(Items from a dataset)

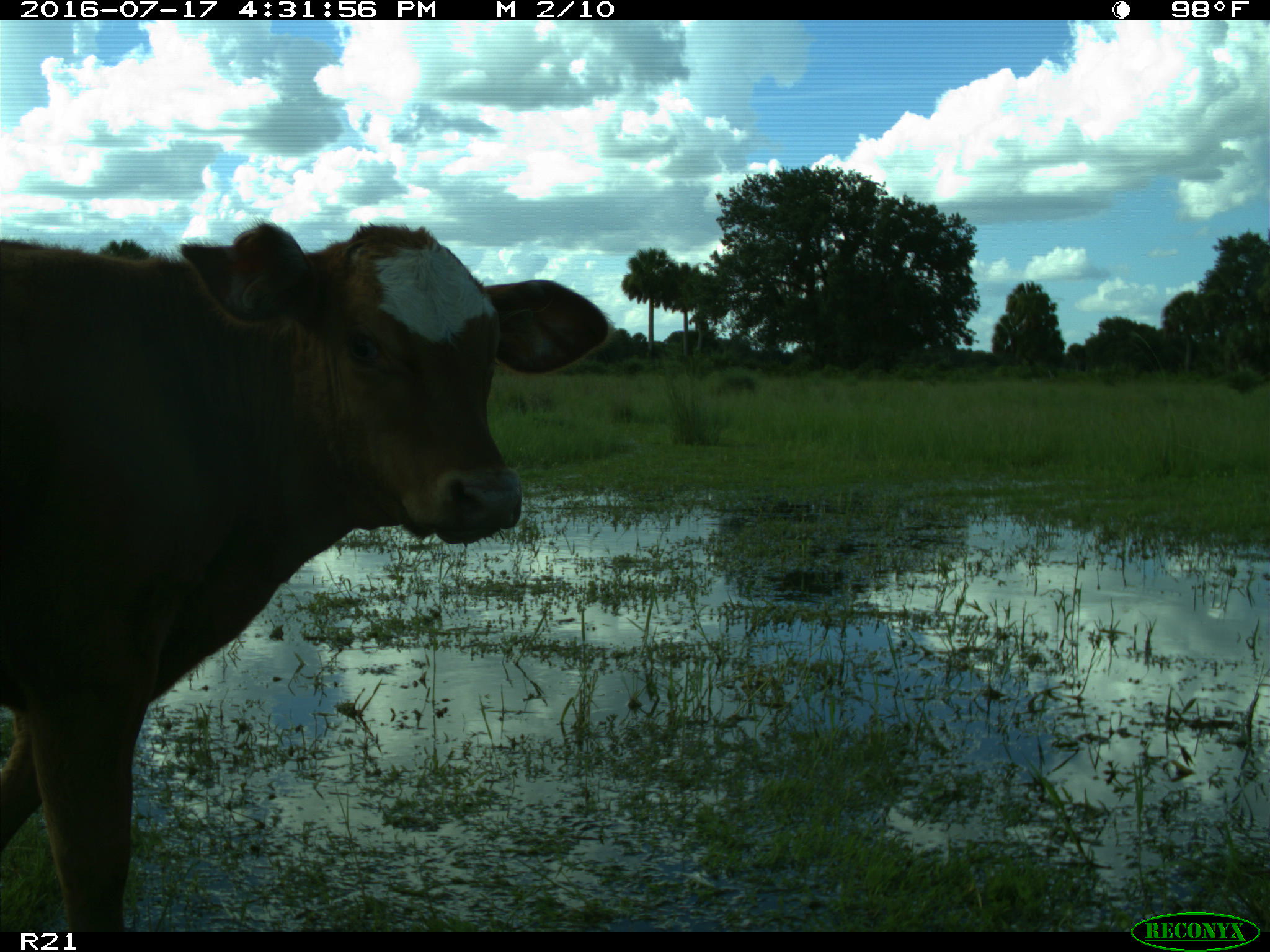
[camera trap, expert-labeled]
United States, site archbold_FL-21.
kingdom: Animalia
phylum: Chordata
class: Mammalia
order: Artiodactyla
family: Bovidae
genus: Bos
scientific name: Bos taurus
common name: domestic cow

» **About this task**
Word for word, restate the records above and drop the pictures.

» **Expected output**
[camera trap, expert-labeled]
United States, site archbold_FL-21.
kingdom: Animalia
phylum: Chordata
class: Mammalia
order: Artiodactyla
family: Bovidae
genus: Bos
scientific name: Bos taurus
common name: domestic cow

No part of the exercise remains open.